Strona:PL Homer - Odysseja (Siemieński).djvu/572

Z Wikiźródeł, wolnej biblioteki
Ta strona została uwierzytelniona.

Rznięto tłuste barany i byki rogate —
Trup twój płonął owinion w ambrozyjną szatę;
Wonnym miodem, oliwą płomień był sycony,
Huf witeziów otaczał ów stos zapalony:
Jedni pieszo, a drudzy w rydwanach zaprzężnych
Walczyli, i grzmiał łoskot od ciosów orężnych —
Toż gdy płomień Hefajsta strawił twoje szczęty,
Wcześnie twych białych kości popiół był zgarnięty
I winem skropion.
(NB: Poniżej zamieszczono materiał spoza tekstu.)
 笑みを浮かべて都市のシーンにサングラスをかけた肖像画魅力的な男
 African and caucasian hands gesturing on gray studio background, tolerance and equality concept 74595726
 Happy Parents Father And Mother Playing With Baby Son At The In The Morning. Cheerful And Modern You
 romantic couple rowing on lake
Wtenczas mać twa Achillesie
Złoty dwu-uszny dzbanek pomiędzy nas wniesie,
Dał go jej Dyonizos, jak utrzymywała —
A dłoń mistrza Hefajsta dzban ten wykowała.
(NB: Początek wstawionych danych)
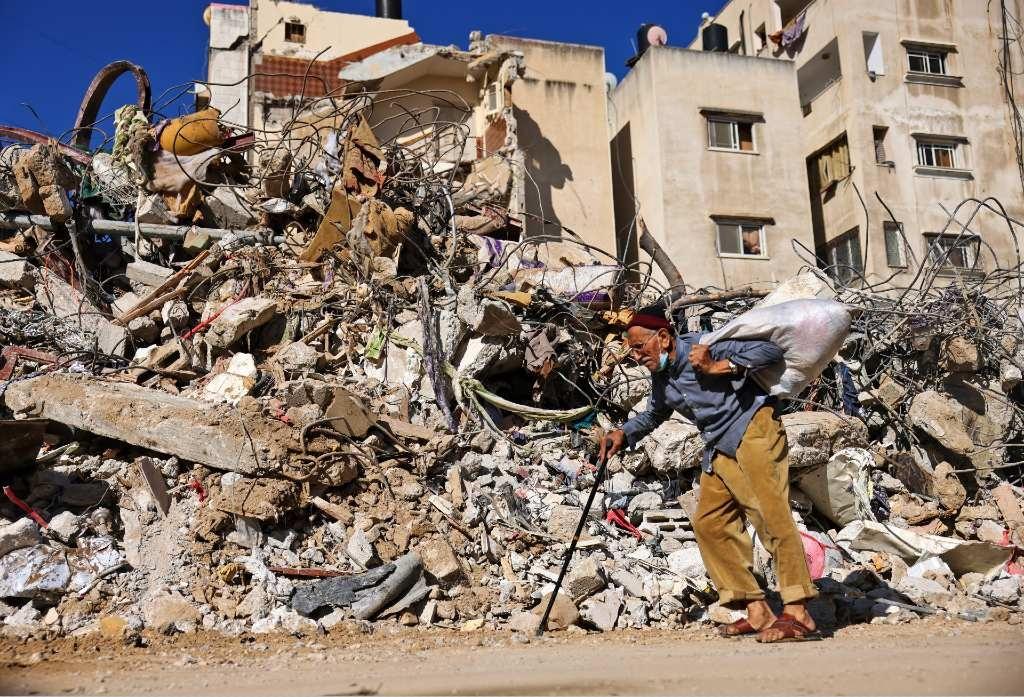 A Palestinian elderly man walks past a destroyed b
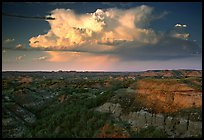 Storm cloud and badlands at sunset, South Unit. Theodore Roosevelt National Park, North Dakota, USA.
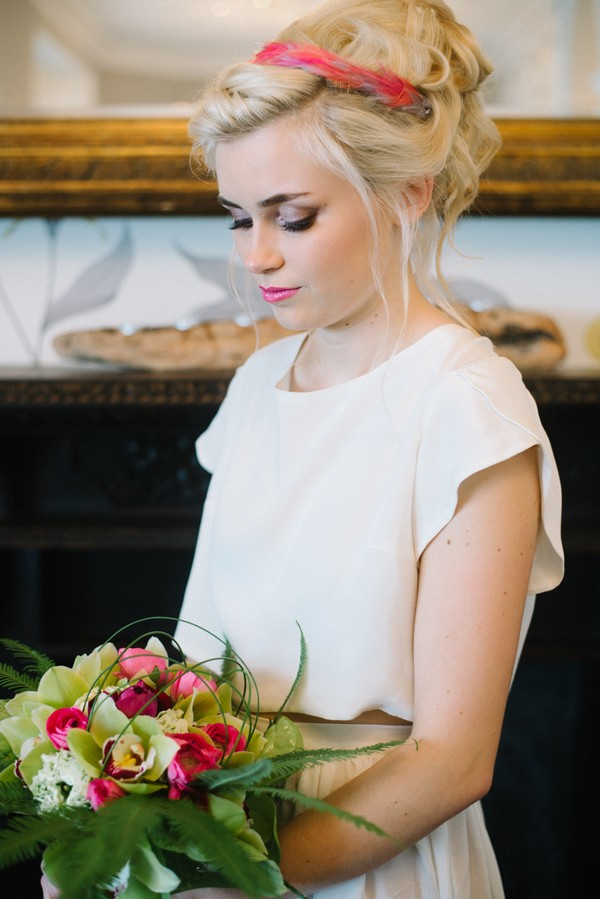 Bride looking down at bouquet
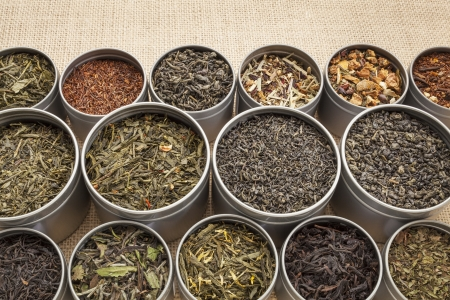 herb tea: samples of loose leaf green, white, black red, and herbal tea in metal cans on canvas background Stock Photo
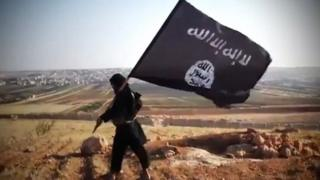 A file image grab taken from a video uploaded on YouTube on 23 August 2013 shows a member of the so-called Islamic State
W nim twoje bohatyrze złożono popioły
Z popiołami Patrokla zmięszane pospoły;
Anlilocha zaś szczątki schowano osobno,
Po Patroklu najwięcejś kochał go podobno.
Więceśmy te popioły nakryli mogiłą,
Wojsko argejskie ziemię na nią nanosiło
Na sam brzeg, co w Helespont sterczy wysunięty,
By zdala ją widziały mknące tam okręty,
I żeglarze dzisiejszych jak i przyszłych czasów.
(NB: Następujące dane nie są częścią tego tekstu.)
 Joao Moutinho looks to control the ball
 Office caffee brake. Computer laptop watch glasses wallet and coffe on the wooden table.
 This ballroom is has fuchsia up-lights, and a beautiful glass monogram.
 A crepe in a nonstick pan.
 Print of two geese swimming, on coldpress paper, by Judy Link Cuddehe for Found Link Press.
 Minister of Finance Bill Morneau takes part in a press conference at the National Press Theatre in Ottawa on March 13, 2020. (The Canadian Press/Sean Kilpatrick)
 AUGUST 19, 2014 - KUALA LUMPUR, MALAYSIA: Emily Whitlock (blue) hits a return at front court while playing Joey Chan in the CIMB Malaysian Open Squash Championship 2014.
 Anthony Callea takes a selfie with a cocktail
Matka zaś poznosiła na pole zapasów
Dla Achiwów co męztwa złożyli dowody
Od Boga wyproszone przecudne nagrody.
Kto widywał jak wodza lub króla chowano,
Gdy mołojce na jego mogile tam staną
W zbrojach, gotowi bić sie o nagrodę złotą —
Zdumiałby się, ujrzawszy z jaką to szczodrotą
Na cześć twoją Tedyda z nieba zniosła dary!
Bo też ciebie bogowie kochali bez miary.